El grupo que la acompañaba tomó posiciones alrededor de la pista, mientras la rubia, haciendo de valiente avanzadilla, se dirigió hacia mi rincón, en busca de una copa. Se situó a unos dos metros de mí, y, acodadas ambas en la barra medio vacía, nos encontramos frente a frente, apenas separadas por el aire espesado gracias al humo de cientos de cigarros que se extendía por la sala. Pidió un güisqui a la camarera y me miró. Sonrió. Yo le devolví la sonrisa. Cuando la camarera le sirvió su copa, se volvió a mirarme otra vez, como una pitón miraría a un ratón. Creo que me hipnotizó. Yo sabía que estaba intentando averiguar si le otorgaba vía libre para acercarse a mí. Sonreí otra vez. Entendió que le cedía el paso y se plantó a mi lado en cuatro zancadas arrogantes, como si se sintiera dueña de cada baldosa del suelo que pisaba. Casi no me creí aquel golpe de suerte.

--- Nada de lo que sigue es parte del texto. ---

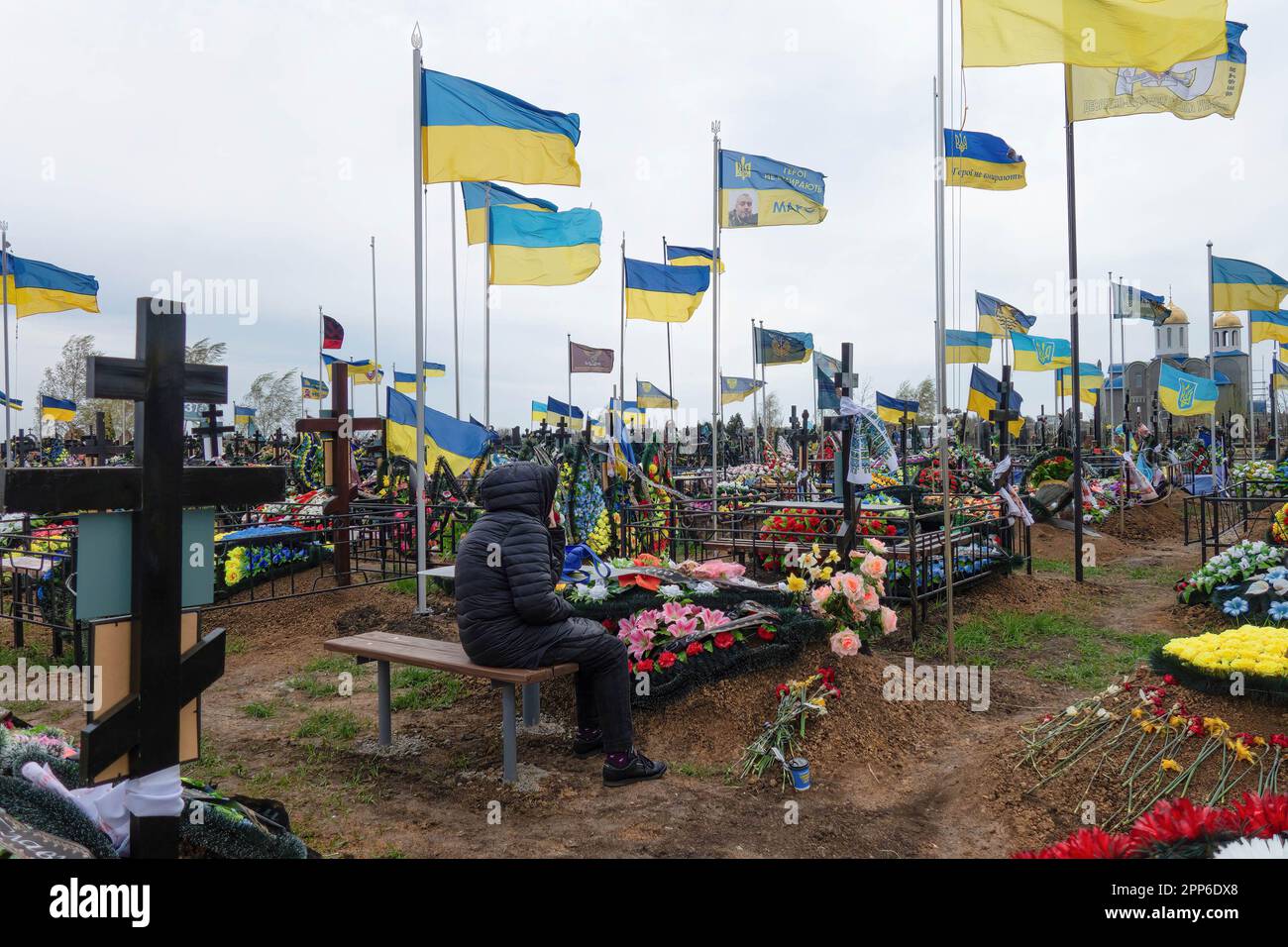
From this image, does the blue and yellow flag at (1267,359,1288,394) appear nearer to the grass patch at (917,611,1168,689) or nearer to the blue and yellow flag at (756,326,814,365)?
the blue and yellow flag at (756,326,814,365)

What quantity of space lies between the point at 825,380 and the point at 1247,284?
11712 millimetres

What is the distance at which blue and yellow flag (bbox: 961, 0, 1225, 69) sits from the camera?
6.80m

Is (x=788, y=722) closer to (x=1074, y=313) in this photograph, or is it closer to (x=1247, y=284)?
(x=1074, y=313)

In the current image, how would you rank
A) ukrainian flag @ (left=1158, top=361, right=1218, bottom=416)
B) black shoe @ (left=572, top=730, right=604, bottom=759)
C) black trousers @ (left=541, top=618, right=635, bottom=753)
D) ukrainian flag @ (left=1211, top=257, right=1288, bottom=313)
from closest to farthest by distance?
black trousers @ (left=541, top=618, right=635, bottom=753) → black shoe @ (left=572, top=730, right=604, bottom=759) → ukrainian flag @ (left=1158, top=361, right=1218, bottom=416) → ukrainian flag @ (left=1211, top=257, right=1288, bottom=313)

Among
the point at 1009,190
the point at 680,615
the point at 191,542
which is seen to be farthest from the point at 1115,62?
the point at 191,542

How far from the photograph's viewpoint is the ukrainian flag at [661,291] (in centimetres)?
1481

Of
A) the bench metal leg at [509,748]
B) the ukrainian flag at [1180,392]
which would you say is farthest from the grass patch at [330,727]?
the ukrainian flag at [1180,392]

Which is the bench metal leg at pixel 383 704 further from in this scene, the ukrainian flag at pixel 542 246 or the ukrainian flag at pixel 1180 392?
the ukrainian flag at pixel 1180 392

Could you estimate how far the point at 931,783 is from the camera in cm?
477

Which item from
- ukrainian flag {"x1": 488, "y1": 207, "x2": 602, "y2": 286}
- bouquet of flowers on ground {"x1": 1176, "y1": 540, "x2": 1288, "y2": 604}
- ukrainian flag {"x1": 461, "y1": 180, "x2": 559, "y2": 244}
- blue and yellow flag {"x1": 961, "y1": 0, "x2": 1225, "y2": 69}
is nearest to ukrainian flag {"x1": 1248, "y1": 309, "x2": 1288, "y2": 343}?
bouquet of flowers on ground {"x1": 1176, "y1": 540, "x2": 1288, "y2": 604}

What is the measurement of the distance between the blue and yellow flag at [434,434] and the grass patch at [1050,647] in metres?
5.61

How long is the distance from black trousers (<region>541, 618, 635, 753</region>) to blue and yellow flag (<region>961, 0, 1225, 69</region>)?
5591 mm

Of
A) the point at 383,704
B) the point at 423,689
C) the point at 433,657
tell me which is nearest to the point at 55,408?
the point at 423,689

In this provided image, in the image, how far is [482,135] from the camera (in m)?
8.52
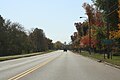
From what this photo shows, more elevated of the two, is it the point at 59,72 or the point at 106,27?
the point at 106,27

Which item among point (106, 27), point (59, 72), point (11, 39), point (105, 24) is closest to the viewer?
point (59, 72)

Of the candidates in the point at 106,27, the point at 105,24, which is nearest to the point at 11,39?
the point at 105,24

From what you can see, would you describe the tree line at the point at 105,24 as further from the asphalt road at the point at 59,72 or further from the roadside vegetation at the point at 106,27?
the asphalt road at the point at 59,72

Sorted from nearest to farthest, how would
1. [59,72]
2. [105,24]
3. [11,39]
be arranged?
[59,72]
[105,24]
[11,39]

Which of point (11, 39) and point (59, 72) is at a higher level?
point (11, 39)

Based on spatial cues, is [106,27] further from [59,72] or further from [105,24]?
[59,72]

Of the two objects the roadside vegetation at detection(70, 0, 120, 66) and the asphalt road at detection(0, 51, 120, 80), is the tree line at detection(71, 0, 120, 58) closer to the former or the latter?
the roadside vegetation at detection(70, 0, 120, 66)

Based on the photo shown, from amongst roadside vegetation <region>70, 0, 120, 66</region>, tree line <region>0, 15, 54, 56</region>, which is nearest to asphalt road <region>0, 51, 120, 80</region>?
roadside vegetation <region>70, 0, 120, 66</region>

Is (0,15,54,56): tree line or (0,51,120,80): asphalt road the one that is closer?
(0,51,120,80): asphalt road

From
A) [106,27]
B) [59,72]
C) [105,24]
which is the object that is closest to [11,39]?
[105,24]

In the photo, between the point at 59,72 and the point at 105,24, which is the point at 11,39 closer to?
the point at 105,24

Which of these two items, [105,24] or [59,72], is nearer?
[59,72]

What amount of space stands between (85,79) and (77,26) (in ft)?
457

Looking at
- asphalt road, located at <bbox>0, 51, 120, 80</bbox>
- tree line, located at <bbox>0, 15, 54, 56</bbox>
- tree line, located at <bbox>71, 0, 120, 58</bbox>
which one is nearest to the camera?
asphalt road, located at <bbox>0, 51, 120, 80</bbox>
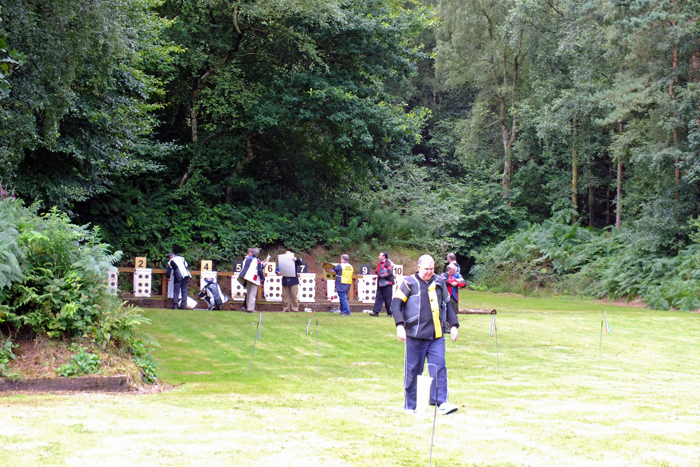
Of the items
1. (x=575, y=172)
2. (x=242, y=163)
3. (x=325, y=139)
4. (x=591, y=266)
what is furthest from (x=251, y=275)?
(x=575, y=172)

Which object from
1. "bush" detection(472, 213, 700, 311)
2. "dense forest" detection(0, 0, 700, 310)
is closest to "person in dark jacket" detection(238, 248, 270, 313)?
"dense forest" detection(0, 0, 700, 310)

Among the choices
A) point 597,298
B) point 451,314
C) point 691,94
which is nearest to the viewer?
point 451,314

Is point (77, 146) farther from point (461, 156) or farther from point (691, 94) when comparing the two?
point (461, 156)

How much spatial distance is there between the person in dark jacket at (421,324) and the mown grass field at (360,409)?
16.0 inches

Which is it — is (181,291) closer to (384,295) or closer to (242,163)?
(384,295)

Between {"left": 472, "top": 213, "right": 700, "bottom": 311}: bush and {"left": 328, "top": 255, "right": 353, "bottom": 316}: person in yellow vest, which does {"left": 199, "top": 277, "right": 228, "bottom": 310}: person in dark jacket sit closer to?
{"left": 328, "top": 255, "right": 353, "bottom": 316}: person in yellow vest

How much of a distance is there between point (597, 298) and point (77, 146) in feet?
78.9

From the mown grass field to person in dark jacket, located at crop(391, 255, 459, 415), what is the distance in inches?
16.0

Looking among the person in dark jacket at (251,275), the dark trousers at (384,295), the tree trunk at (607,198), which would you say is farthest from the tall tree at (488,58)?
the person in dark jacket at (251,275)

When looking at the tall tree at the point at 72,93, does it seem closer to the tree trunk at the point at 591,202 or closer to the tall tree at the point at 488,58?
the tall tree at the point at 488,58

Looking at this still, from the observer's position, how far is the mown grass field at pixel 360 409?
225 inches

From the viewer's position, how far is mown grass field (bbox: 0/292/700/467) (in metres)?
5.73

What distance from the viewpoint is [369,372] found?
37.4ft

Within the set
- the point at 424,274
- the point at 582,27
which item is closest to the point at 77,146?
the point at 424,274
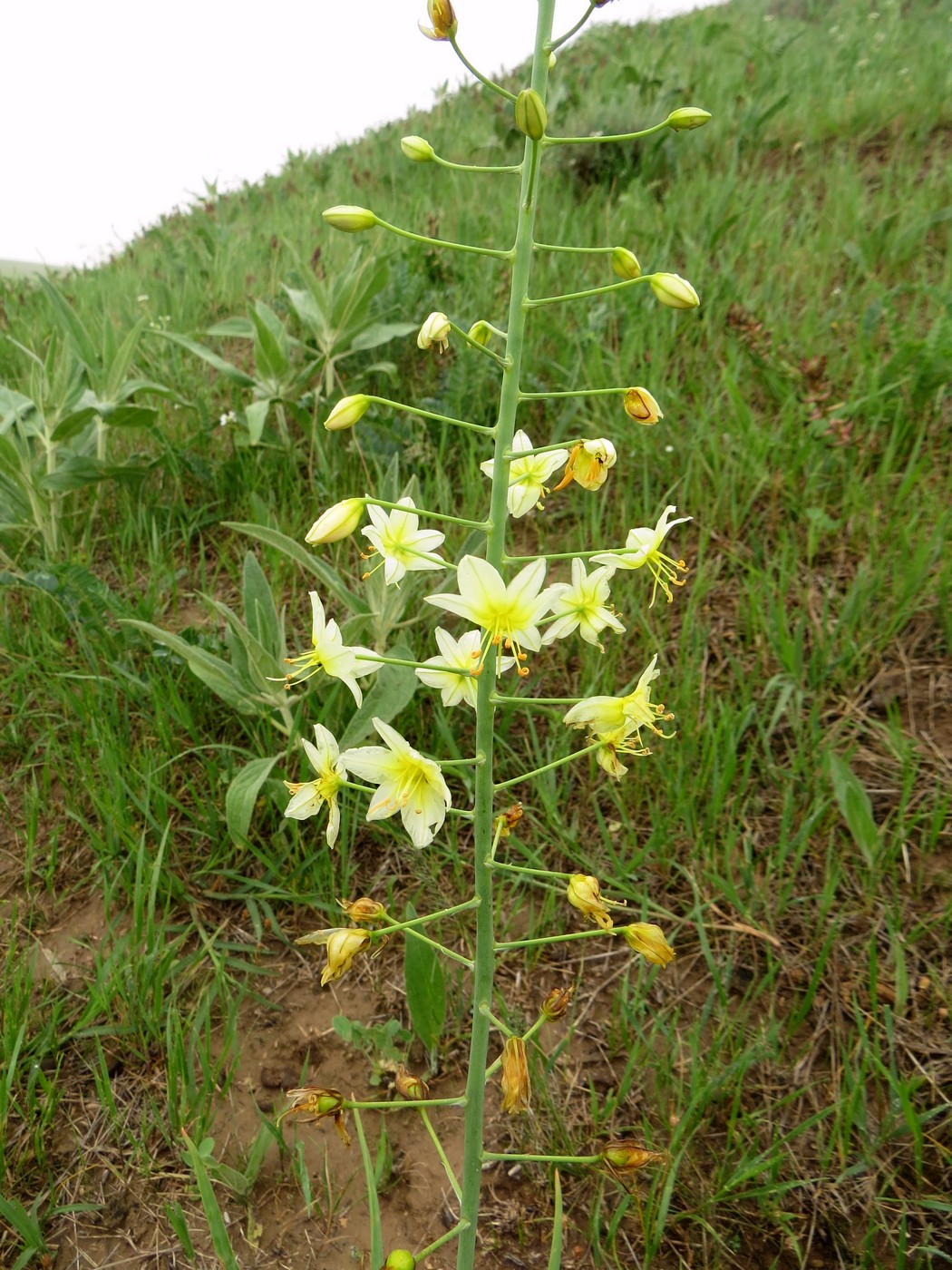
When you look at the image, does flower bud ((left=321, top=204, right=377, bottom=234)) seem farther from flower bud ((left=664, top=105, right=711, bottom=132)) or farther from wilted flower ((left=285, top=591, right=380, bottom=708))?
wilted flower ((left=285, top=591, right=380, bottom=708))

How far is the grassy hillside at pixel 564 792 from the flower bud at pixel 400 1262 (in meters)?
0.38

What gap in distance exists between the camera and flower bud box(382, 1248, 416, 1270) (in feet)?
4.62

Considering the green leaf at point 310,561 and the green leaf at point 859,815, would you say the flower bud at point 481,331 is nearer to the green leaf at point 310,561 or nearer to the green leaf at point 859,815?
the green leaf at point 310,561

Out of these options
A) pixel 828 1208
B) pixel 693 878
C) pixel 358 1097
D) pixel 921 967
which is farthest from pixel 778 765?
pixel 358 1097

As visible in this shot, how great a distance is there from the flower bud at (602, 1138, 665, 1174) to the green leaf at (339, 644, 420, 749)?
1.06 m

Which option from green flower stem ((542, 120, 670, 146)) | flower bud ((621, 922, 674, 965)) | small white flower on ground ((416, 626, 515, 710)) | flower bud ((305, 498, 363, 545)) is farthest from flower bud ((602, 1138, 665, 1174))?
green flower stem ((542, 120, 670, 146))

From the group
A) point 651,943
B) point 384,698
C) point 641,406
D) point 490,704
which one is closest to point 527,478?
point 641,406

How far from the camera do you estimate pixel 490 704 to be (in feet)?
5.01

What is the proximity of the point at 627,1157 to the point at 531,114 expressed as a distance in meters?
1.71

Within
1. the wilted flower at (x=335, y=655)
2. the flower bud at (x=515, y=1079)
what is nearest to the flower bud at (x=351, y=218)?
the wilted flower at (x=335, y=655)

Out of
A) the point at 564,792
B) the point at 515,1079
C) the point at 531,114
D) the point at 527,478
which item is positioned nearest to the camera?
the point at 531,114

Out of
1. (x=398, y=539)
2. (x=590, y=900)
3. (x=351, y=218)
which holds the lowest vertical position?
(x=590, y=900)

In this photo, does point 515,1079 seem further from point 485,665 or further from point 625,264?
point 625,264

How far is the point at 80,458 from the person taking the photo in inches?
116
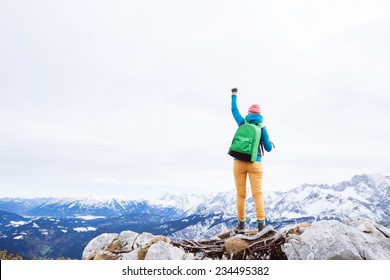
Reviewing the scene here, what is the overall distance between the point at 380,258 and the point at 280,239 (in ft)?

– Tú no eres de aquí, ¿verdad? -me preguntó.
– No.
– Me estaba preguntando, mientras te miraba, de dónde podrías venir…
– Adivina.
– No sé… ¿El cielo?
Una semana después, ella partía a Londres a pasar las Navidades con unos amigos. Yo iba a pasarlas en Francia. Prometimos que nos enviaríamos postales. Mi padre debía viajar a París por cuestiones de negocios y había decidido aprovechar la ocasión para llevar a mi madre y organizar allí una reunión a tres. Navidades en familia, supongo. Nadie sugirió en ningún momento que nos viéramos en Madrid. Razones obvias y sobreentendidas: no íbamos a discutir en territorio neutral. Llevaba meses sin ver a los autores de mis días y los encontré viejos y cansados, aplastados por el peso de los años y los recuerdos. En apenas un año, mi padre había dejado de ser un maduro seductor de sienes plateadas para convertirse en un venerable viejecito de cabeza nevada, mientras que mi madre había rebasado la categoría de señora elegante y estaba a un paso de asumir la de (dama digna. El antiguo repicar nervioso de sus tacones había dejado paso a una grave sucesión de pisadas arrastradas.